> **Excerpted text**:
The difference and distinction between the two is only in the execution of the same ‘national position’. Thus, the Rajapaksas, addressing their traditional rural, Sinhala-Buddhist nationalist constituency, have stood their ground, boldly on war crimes probe and the UNHRC. The then UNP leadership of PM Ranil Wickremesinghe now transmuting as SJB under Sajith Premadasa since, achieved the same results without any compromise, but in a sophisticated way, appealing to their domestic urban/urbane constituency.

At the end of it, the Wickremesinghe leadership too kept talking about a political solution for the Tamils, had Tamil leaders draft relevant provisions in a promised new Constitution, but also ensured that it did not at all see the light of the day, when it came to presenting the final draft to Parliament and obtaining its passage.

In doing so, they also made the hapless leadership and their followers within the Tamil community believe that it was all because of the Rajapaksas, then in the Opposition. The truth was that the constitution draft never ever was presented to Parliament also acting as the constitution assembly, for the Rajapaksas to oppose the move.

Today, after having promised a new constitution that includes a political solution for the ethnic issue by the previous year-end, the Gotabaya Rajapaksa leadership has not brought out the draft document. The country is tied down by the unprecedented forex crisis with daily economic consequences. The Tamils were busy fighting their own internal battles, over drafting a letter to Indian Prime Minister Narendra Modi that they seemed to have forgotten the New Year had dawned and there was no draft constitution in sight.

In all this, the lesson for the West is this: The ‘Big Two’ Sinhala political majors have to contest and win elections in Sri Lanka, counting on and competing for the southern votes. The more the West leans towards the Tamils, especially than is acceptable by even the right, liberal urban constituency, greater will be the alienation from the mainline political parties, which express their alienation in different ways, but to the same end.

> **Record extracts**:

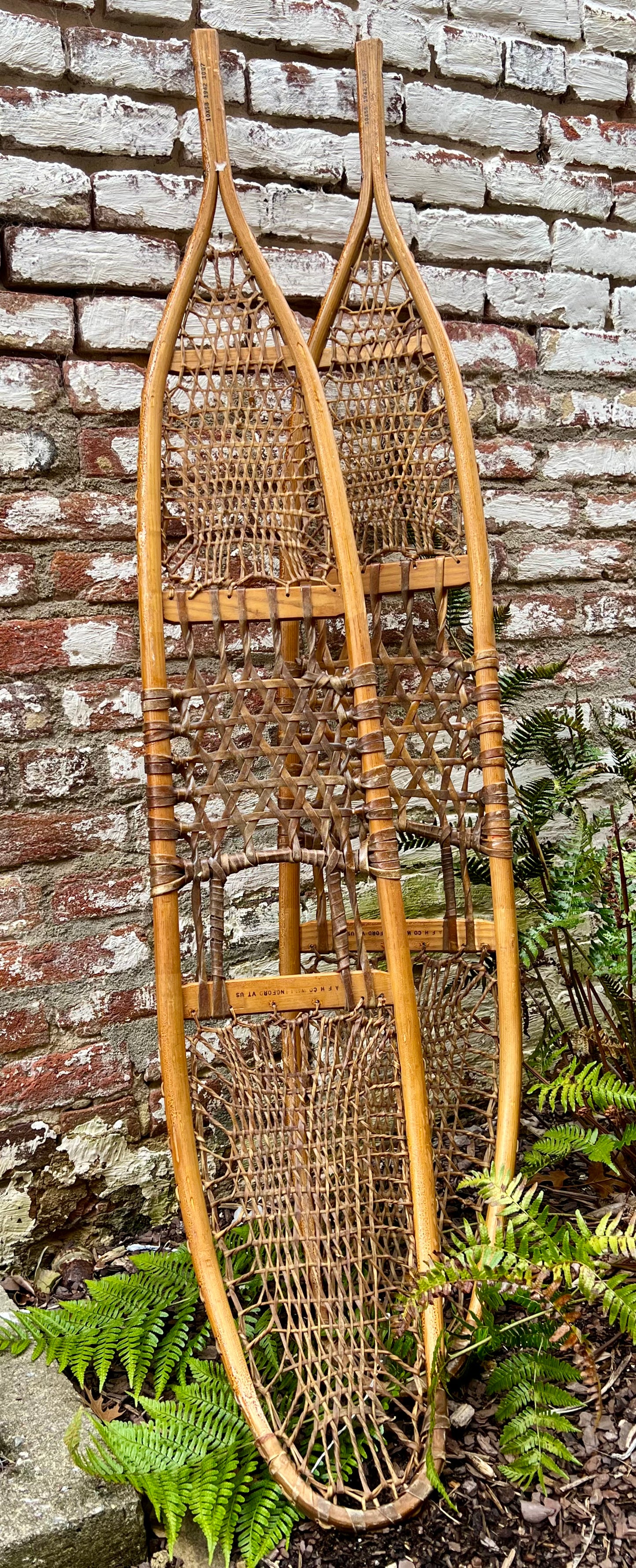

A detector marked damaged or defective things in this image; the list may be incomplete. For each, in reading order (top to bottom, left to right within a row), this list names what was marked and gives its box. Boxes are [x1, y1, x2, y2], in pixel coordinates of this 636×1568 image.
==
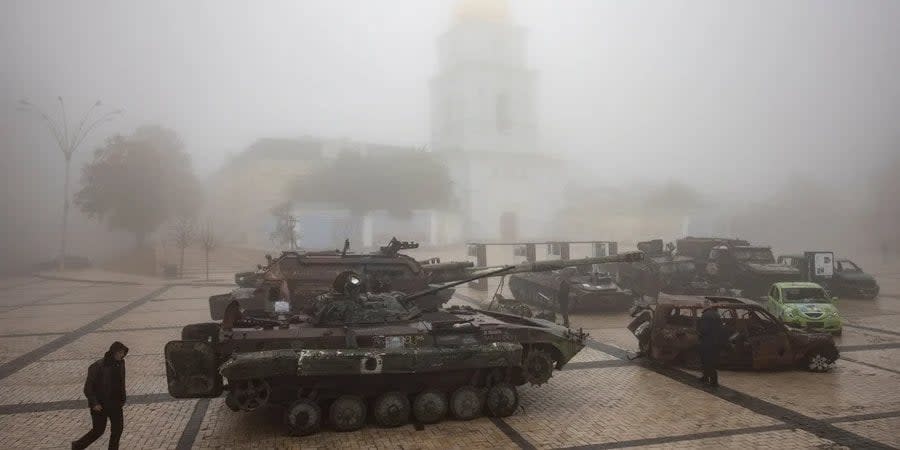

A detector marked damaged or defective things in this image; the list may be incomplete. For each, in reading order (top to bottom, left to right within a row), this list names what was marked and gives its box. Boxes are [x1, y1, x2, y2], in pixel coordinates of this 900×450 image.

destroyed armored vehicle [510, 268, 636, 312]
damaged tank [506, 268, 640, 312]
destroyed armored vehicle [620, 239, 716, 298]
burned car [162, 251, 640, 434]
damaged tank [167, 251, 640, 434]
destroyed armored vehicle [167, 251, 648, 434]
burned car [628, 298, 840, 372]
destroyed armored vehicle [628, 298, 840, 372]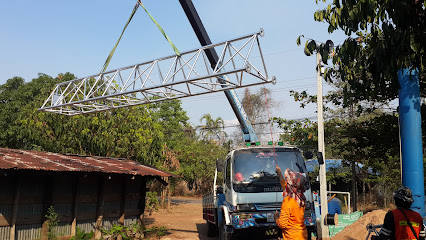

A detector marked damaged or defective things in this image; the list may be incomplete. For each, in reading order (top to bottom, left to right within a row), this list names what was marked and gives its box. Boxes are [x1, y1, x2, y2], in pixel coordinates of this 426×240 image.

> **What you should do**:
Answer these questions from the text on Sri Lankan politics:
1. Under whose leadership has the former UNP leadership of PM Ranil Wickremesinghe been transmuting as SJB?
2. What crisis is the country described as tied down by?
3. To whom were the Tamils drafting a letter?
The records come from a different source than the text.

> **Solution for this problem**:
1. Sajith Premadasa
2. The unprecedented forex crisis
3. Indian Prime Minister Narendra Modi